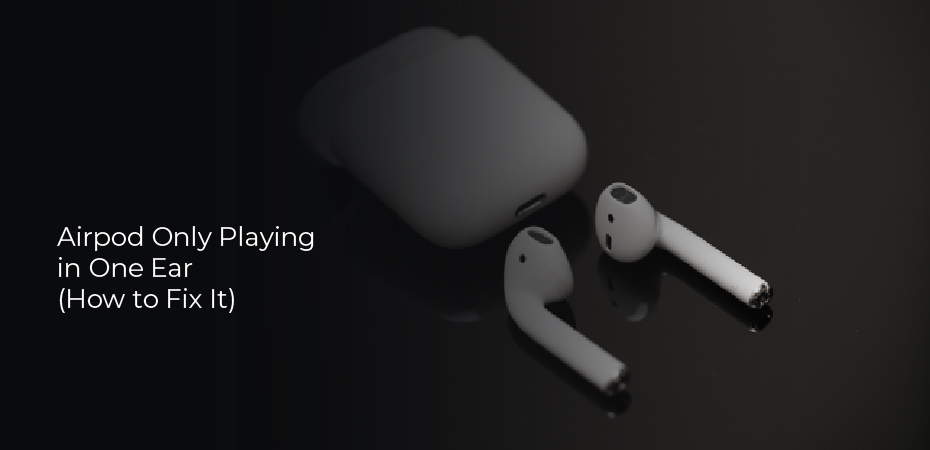 Airpod Only Playing in One Ear
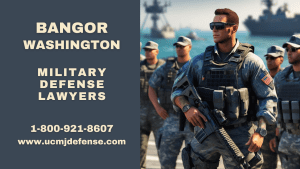 discusses military sexual assault and UCMJ Article 120 allegations in Bangor, Washington. Our experienced civilian military defense lawyers defend military cases in Bangor, Washington. Contact our civilian court-martial attorneys today to schedule a consultation.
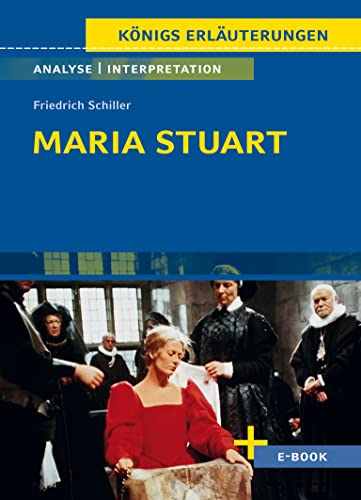 Maria Stuart von Friedrich Schiller - Textanalyse und Interpretation: mit Zusammenfassung, Inhaltsangabe, Charakterisierung, Szenenanalyse und Prüfungsaufgaben uvm. (Königs Erläuterungen, Band 5) von C. Bange Verlag GmbH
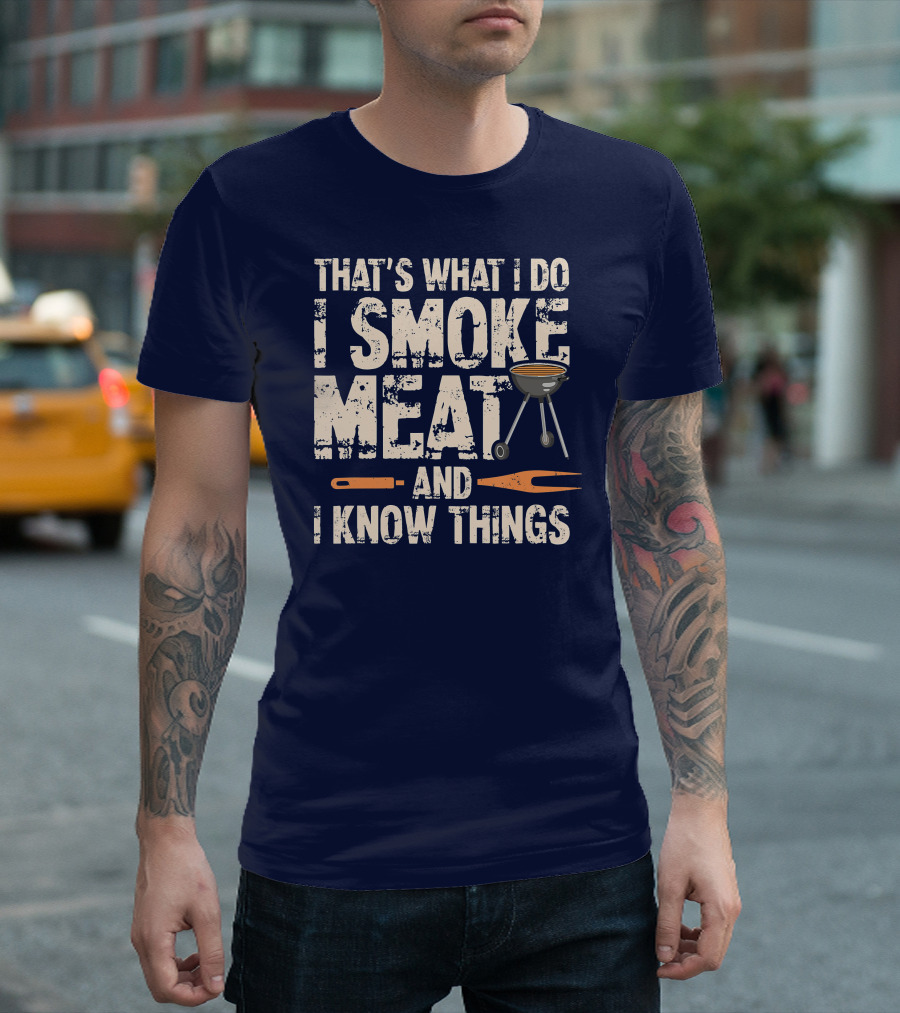 That's What I Do I Smoke Meat and I Know Things Barbecue Grill Utensils T-Shirt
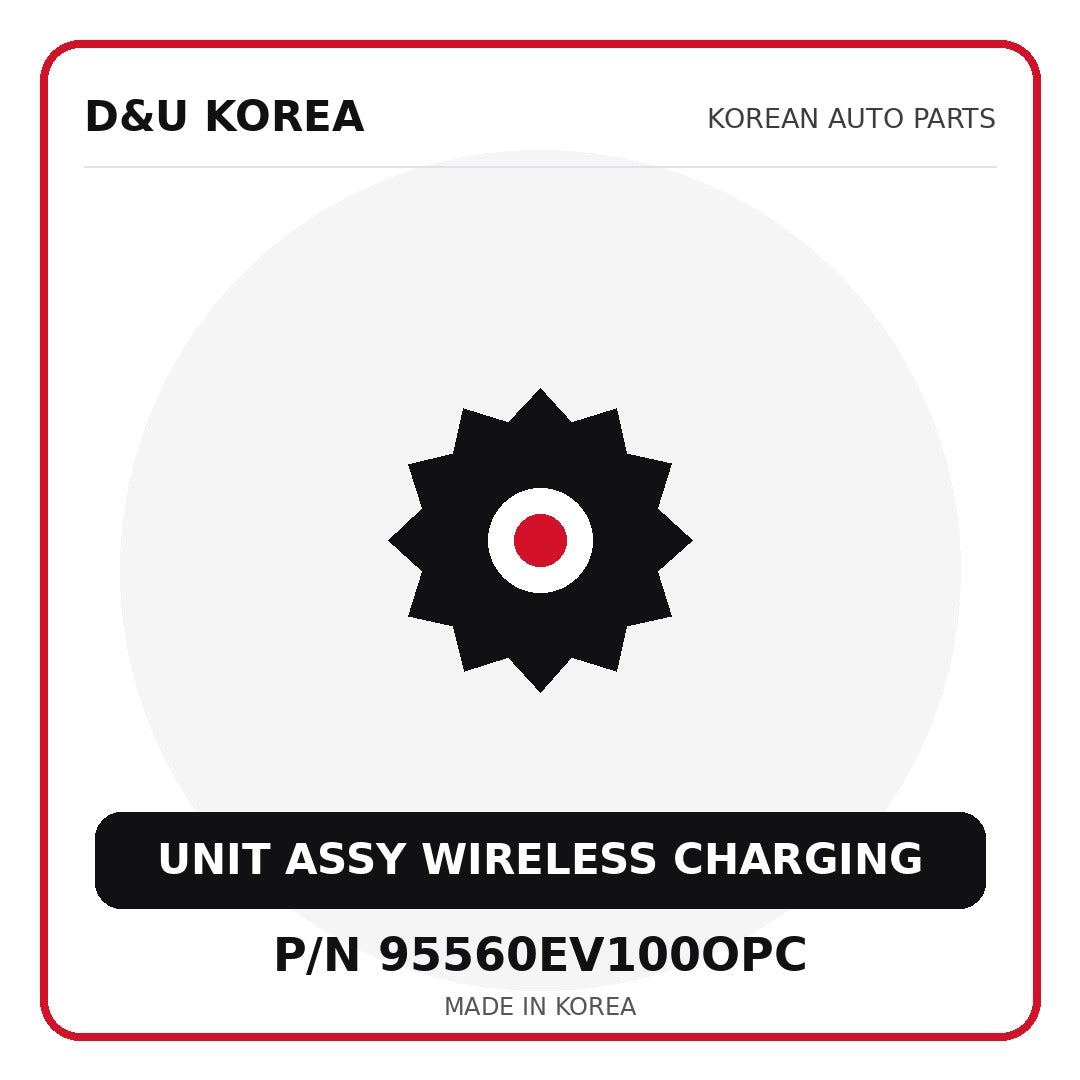 Genuine Mobis UNIT ASSY WIRELESS CHARGING 95560EV100OPC - Korean auto parts from D&U Korea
□ □ □ □ □ □ □
# Problem details
Repeat, exactly and with no pictures, each line from the line that holds "That's What I" through the last line of the records above.

# Reply to the task
 That's What I Do I Smoke Meat and I Know Things Barbecue Grill Utensils T-Shirt
 Genuine Mobis UNIT ASSY WIRELESS CHARGING 95560EV100OPC - Korean auto parts from D&U Korea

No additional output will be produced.